Senza la messa in atto di misure a geyser, che partono cioè dal sostegno delle basi, anche l’apice del sistema, sempre più in balìa di giochi politici e interessi personali, presto franerà e assisteremo a un inasprimento e ulteriore diffusione di cattive pratiche di scambio e di abbassamento dei costi a scapito della circuitazione degli spettacoli e del rispetto del lavoro.
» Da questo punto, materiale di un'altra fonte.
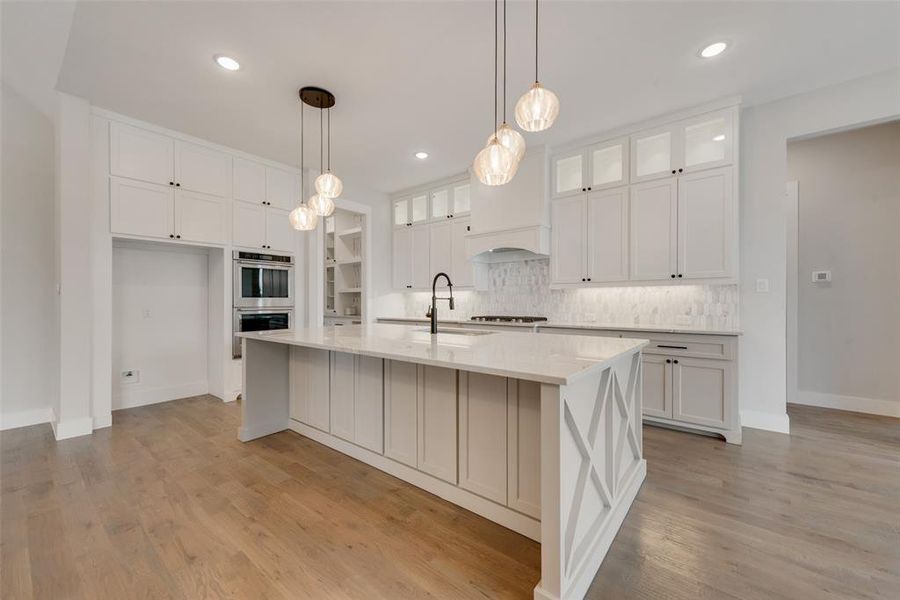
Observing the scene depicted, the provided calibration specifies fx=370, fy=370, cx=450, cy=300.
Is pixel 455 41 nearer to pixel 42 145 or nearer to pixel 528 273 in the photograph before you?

In questo ambito lamentiamo anche la totale assenza di proposito nella riformulazione di una normativa chiara ed esplicita che riguarda lo streaming, sia esso riprodotto su non meglio identificate piattaforme o, ufficialmente, sulla cosiddetta Netflix della cultura. Tale riformulazione dovrà necessariamente avvenire anche in vista dell’imminente entrata in vigore (giugno 2021) della Direttiva Europea Copyright (sul diritto d’autore e diritti connessi) e non potrà accadere sulla base di trattative private e personali della singola impresa col singolo lavoratore e ITsART.
Ci sembra, in conclusione, che il bagaglio sia colpevolmente smarrito. Lo scopo dei vertici politici e del Ministero della Cultura rimane, ad oggi, quello di dare una percezione di sostegno e di riapertura, malcelando la reale non volontà di ascolto del settore e l’inconcretezza. Prova ne è la nascita di tanti, troppi tavoli di discussione paralleli, sia in ambito politico che di associazionismo: in questo momento storico, a un anno dall’inizio della pandemia, anziché una ricchezza, questa ci sembra ormai una frammentazione che porta ad una dispersione di energie. Sentiamo l’esigenza di “tirare le fila” e sintetizzare le proposte per renderle concrete, convinti che questo finto procedere per ripetizioni sia, da parte delle istituzioni, una scelta consapevole.